GESTELLTE AUFGABE 1: Wie viele neue Staaten sind laut dem Text über die einstigen Sowjetrepubliken entstanden?

VORLIEGENDER TEXT:
+---+

Aus dem untergegangenen Koloss entstanden 15 neue Staaten. Im Gegensatz zum Baltikum fiel die Eigenstaatlichkeit etwa den zentralasiatischen Staaten eher ungewollt in den Schoß. Doch auch diese einstigen Sowjetrepubliken gewöhnten sich schnell an ihre Freiheit und verbaten sich Einmischungen von außen. Damit war in der Regel Russland gemeint. Besonderen Wert auf sichere Distanz zu Moskau legten Länder wie die Ukraine, Usbekistan, Moldawien, Aserbaidschan, Turkmenistan und Georgien. An guten Beziehungen zu Russland interessiert waren hingegen Länder wie Kasachstan, Weißrussland, Armenien, Tadschikistan oder Kirgisien.
Reizwort "nahes Ausland"

+---+

ERFASSTE DATEN:
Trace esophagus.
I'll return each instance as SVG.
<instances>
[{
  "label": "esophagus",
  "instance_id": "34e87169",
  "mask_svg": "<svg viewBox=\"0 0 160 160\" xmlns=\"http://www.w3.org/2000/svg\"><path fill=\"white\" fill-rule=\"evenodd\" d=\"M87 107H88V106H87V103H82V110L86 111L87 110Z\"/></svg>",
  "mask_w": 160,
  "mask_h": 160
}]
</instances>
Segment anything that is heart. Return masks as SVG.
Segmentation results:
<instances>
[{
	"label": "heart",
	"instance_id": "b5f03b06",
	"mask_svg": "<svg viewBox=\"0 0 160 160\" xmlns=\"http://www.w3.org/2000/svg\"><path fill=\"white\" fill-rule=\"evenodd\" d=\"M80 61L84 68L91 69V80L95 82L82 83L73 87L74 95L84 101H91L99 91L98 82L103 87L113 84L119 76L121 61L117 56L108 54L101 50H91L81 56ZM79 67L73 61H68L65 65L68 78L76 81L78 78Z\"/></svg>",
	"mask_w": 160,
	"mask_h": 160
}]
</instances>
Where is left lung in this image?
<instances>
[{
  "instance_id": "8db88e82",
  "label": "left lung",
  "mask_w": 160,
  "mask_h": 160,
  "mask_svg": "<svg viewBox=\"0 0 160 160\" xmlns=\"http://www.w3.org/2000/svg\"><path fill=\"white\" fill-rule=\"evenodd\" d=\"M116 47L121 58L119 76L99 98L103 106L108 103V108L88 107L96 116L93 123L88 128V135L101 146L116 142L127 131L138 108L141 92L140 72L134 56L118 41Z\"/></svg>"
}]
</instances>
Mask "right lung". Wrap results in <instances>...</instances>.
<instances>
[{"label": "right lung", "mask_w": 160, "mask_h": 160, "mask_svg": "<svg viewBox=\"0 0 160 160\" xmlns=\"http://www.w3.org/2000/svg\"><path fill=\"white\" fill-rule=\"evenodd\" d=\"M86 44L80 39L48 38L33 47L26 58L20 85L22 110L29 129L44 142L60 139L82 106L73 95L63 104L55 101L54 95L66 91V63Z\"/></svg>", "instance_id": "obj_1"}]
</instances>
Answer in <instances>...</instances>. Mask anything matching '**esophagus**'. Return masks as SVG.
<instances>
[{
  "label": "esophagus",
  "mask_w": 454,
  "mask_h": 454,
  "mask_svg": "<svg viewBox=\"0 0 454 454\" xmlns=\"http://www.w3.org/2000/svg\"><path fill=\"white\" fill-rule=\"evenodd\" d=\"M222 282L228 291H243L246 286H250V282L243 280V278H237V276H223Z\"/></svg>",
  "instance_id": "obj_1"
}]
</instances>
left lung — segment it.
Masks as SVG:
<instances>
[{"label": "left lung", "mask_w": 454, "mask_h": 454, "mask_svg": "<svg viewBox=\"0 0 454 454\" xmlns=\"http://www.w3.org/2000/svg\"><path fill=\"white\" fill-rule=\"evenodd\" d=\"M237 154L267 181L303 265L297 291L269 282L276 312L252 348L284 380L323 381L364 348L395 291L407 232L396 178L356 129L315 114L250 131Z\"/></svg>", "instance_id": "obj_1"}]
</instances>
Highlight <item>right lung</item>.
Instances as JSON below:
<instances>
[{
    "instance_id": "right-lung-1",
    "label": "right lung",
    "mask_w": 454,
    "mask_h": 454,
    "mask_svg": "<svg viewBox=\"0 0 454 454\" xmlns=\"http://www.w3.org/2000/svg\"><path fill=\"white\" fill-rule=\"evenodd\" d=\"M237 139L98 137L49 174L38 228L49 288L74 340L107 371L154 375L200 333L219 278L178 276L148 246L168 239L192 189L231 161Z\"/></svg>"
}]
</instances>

+---+

GESTELLTE AUFGABE 2: Suche in den Einträgen jede Zeile, die die Zeichenfolge "anything" enthält, und gib diese Zeilen unverändert wieder.

VOLLSTÄNDIGE ANTWORT 1: Es entstanden 15 neue Staaten.

VOLLSTÄNDIGE ANTWORT 2:
Segment anything that is heart. Return masks as SVG.
Answer in <instances>...</instances>. Mask anything matching '**esophagus**'. Return masks as SVG.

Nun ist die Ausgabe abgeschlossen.